== JOB ==
Restate each of the lines given below, word for word.
━━━━━━
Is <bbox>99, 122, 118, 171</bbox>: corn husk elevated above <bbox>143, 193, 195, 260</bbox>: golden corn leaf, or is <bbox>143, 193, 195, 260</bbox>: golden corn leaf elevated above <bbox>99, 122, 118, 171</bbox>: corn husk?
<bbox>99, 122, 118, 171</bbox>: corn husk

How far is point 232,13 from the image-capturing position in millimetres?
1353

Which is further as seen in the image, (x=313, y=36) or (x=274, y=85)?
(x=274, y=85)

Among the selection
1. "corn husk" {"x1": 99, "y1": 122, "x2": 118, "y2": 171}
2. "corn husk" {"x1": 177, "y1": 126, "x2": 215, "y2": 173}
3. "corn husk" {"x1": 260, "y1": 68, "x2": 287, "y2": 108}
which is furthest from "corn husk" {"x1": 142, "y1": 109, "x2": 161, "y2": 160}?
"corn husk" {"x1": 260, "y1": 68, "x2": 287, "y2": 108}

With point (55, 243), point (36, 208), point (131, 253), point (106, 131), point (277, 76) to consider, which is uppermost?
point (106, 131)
━━━━━━
== WRITTEN SOLUTION ==
Is <bbox>99, 122, 118, 171</bbox>: corn husk elevated above <bbox>143, 193, 195, 260</bbox>: golden corn leaf, or is <bbox>143, 193, 195, 260</bbox>: golden corn leaf elevated above <bbox>99, 122, 118, 171</bbox>: corn husk?
<bbox>99, 122, 118, 171</bbox>: corn husk

How far is point 232,13 from the image-capturing position in millimetres?
1353

Which is further as seen in the image, (x=313, y=36) or (x=274, y=85)?
(x=274, y=85)

Among the selection
1. "corn husk" {"x1": 99, "y1": 122, "x2": 118, "y2": 171}
2. "corn husk" {"x1": 177, "y1": 126, "x2": 215, "y2": 173}
3. "corn husk" {"x1": 260, "y1": 68, "x2": 287, "y2": 108}
which is furthest from "corn husk" {"x1": 142, "y1": 109, "x2": 161, "y2": 160}?
"corn husk" {"x1": 260, "y1": 68, "x2": 287, "y2": 108}

With point (55, 243), point (36, 208), point (131, 253), point (106, 131), point (277, 76) to consider, which is uppermost?
point (106, 131)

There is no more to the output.